▶ Teks:

════════

Senin, 09 November 2015|13:43:46 WIB
JAKARTA (RRN) - Kisruh sampah Jakarta saat ini kembali membuka mata publik akan carut-marutnya pengelolaan buangan warga yang telah lama jadi momok ibukota. Lantas, bagaimana dengan kondisi pengelolaan sampah di luar negeri?
Pemandangan yang serupa dengan Jakarta ternyata juga tampak di ibukota Israel, Tel Aviv. Dilansir dari Times of Israel pada Kamis (5/11), warga Tel Aviv adalah yang paling banyak membuang sampah di Israel berdasarkan temuan Kementerian Perlindungan Lingkungan negara itu.
Per harinya, seorang warga Tel Aviv membuang hingga 3,1 kilogram sampah, jauh berbeda dengan buangan warga kota Ashdod di Israel selatan yang hanya setengahnya atau 1,49 kilogram. Itu terjadi lantaran Ashdod sukses menerapkan program pembuangan limbah organik dengan memisahkan sisa makanan dari sampahnya untuk dimasukkan ke wadah terpisah dan diolah di fasilitas pengolahan sampah menjadi kompos. Lebih dari 40 ribu rumah tangga Ashdod memiliki wadah sampah kompos.
Sampah Tel Aviv juga lebih banyak daripada sampah seorang warga New York yang hanya membuang sekitar 1,1 kilogram per hari. Menurut Kementerian, 31 persen dari sampah Tel Aviv adalah sayur dan buah yang tak termakan. Ini menjadikan warga Tel Aviv paling banyak membuang makanan yang mereka beli, sekitar 14 persennya menjadi sampah.
Porsi besar sampah Tel Aviv lainnya datang dari kantong plastik yang mencakup 7 persen dari seluruh buangan negara tersebut. Bagaimana tidak, seorang warga Israel bisa menggunakan hingga 275 kantong per tahunnya. Oleh karena itu, Menteri Perlindungan Lingkungan Israel, Amir Peretz berencana menerapkan aturan harga sebesar 40 agorot (senilai Rp1.400) untuk setiap kantong plastik yang hendak dipakai warga demi mengurangi penggunaannya.
Sampah paling sedikit di Eropa
Berbeda dengan Israel, Estonia, Slovenia, dan Belgia menjadi negara terbaik perihal pencegahan sampah dan daur ulang di Eropa menurut statistik dari Eurostat tahun 2014 lalu.

════════

▶ Data Mentah:
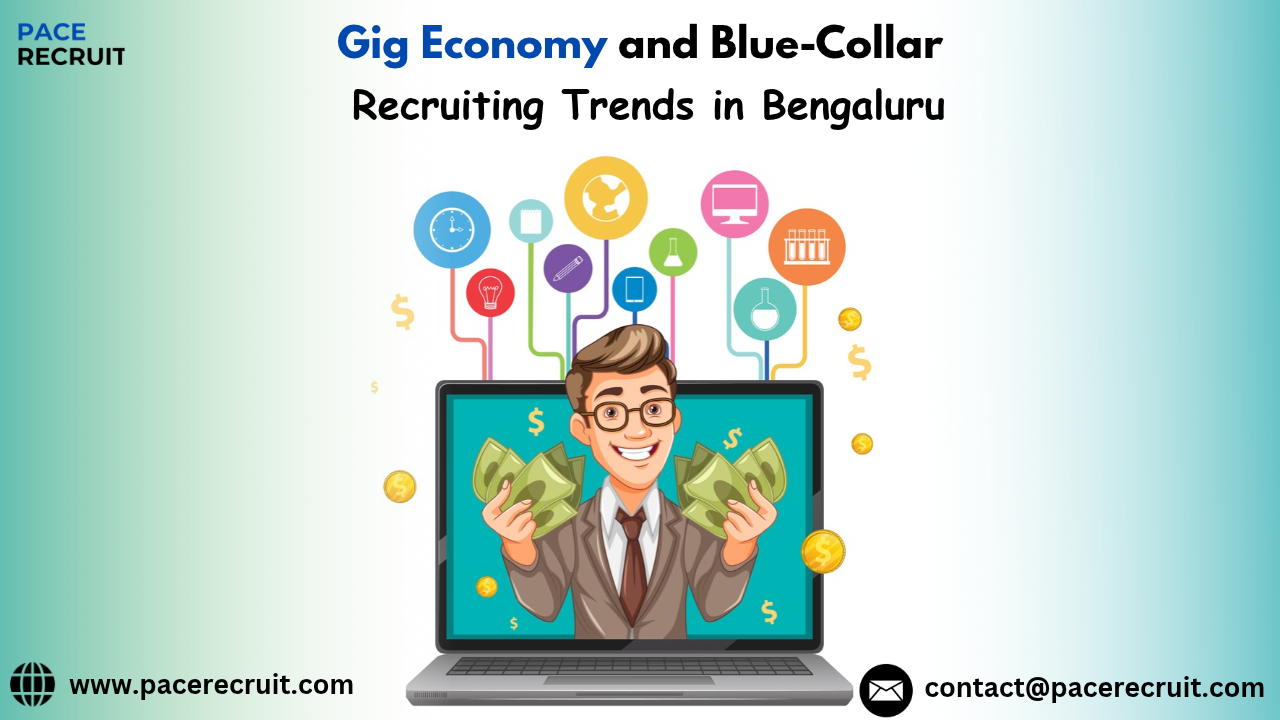 Gig Economy in Bengaluru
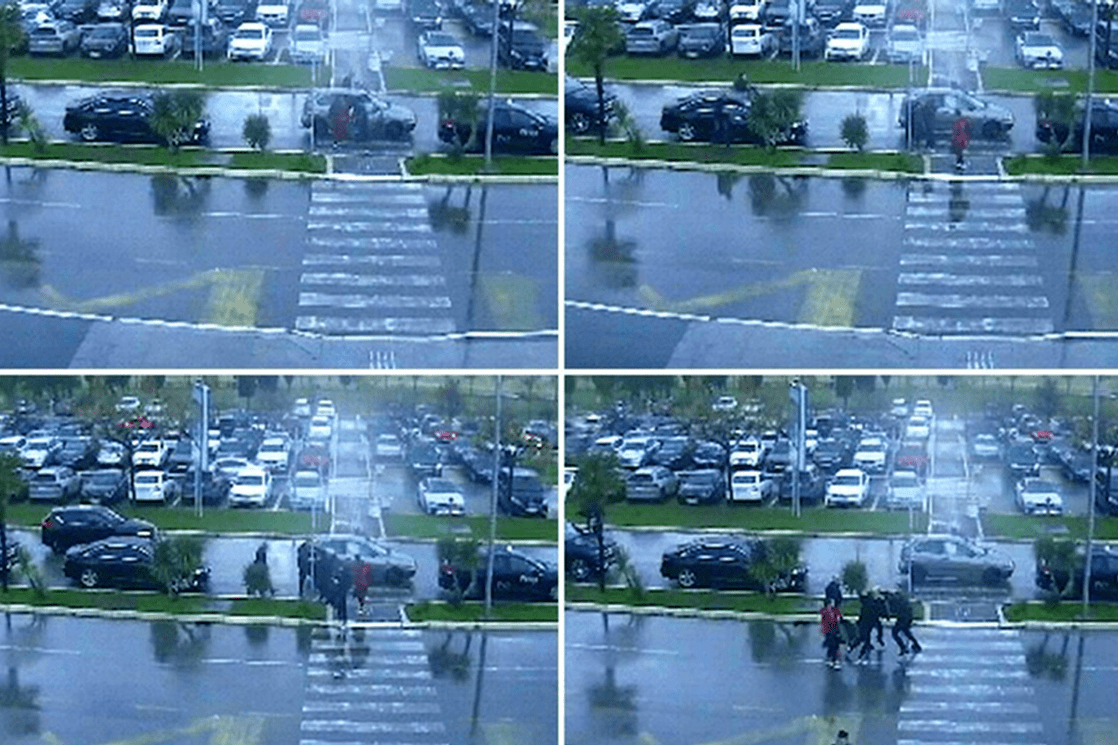 Milatović o poplavi na aerodromu u Tivtu: Ovo je katastrofa, drugu reč nemam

════════

▶ Tugas dan Latihan:
(1) Kutiplah dengan persis bagian artikel tentang sampah Tel Aviv, mulai dari kata-kata yang memuat "Per harinya, seorang" dan berhenti setelah "persennya menjadi sampah.".
(2) Apakah setiap pernyataan berikut sesuai dengan artikel tentang sampah Tel Aviv? Jawab ya atau tidak, lalu kutip kata-kata artikel yang menentukan jawaban itu dengan persis.
(a) Warga Ashdod membuang sampah lebih banyak per hari daripada warga Tel Aviv.
(b) Lebih dari 40 ribu rumah tangga di Ashdod memiliki wadah sampah kompos.
(c) Menurut statistik Eurostat tahun 2014, Israel termasuk negara terbaik dalam pencegahan sampah dan daur ulang di Eropa.

▶ Kunci Jawaban:
(1)
Per harinya, seorang warga Tel Aviv membuang hingga 3,1 kilogram sampah, jauh berbeda dengan buangan warga kota Ashdod di Israel selatan yang hanya setengahnya atau 1,49 kilogram. Itu terjadi lantaran Ashdod sukses menerapkan program pembuangan limbah organik dengan memisahkan sisa makanan dari sampahnya untuk dimasukkan ke wadah terpisah dan diolah di fasilitas pengolahan sampah menjadi kompos. Lebih dari 40 ribu rumah tangga Ashdod memiliki wadah sampah kompos.
Sampah Tel Aviv juga lebih banyak daripada sampah seorang warga New York yang hanya membuang sekitar 1,1 kilogram per hari. Menurut Kementerian, 31 persen dari sampah Tel Aviv adalah sayur dan buah yang tak termakan. Ini menjadikan warga Tel Aviv paling banyak membuang makanan yang mereka beli, sekitar 14 persennya menjadi sampah.

(2)
(a) Tidak: "jauh berbeda dengan buangan warga kota Ashdod di Israel selatan yang hanya setengahnya atau 1,49 kilogram"
(b) Ya: "Lebih dari 40 ribu rumah tangga Ashdod memiliki wadah sampah kompos."
(c) Tidak: "Berbeda dengan Israel, Estonia, Slovenia, dan Belgia menjadi negara terbaik perihal pencegahan sampah dan daur ulang di Eropa"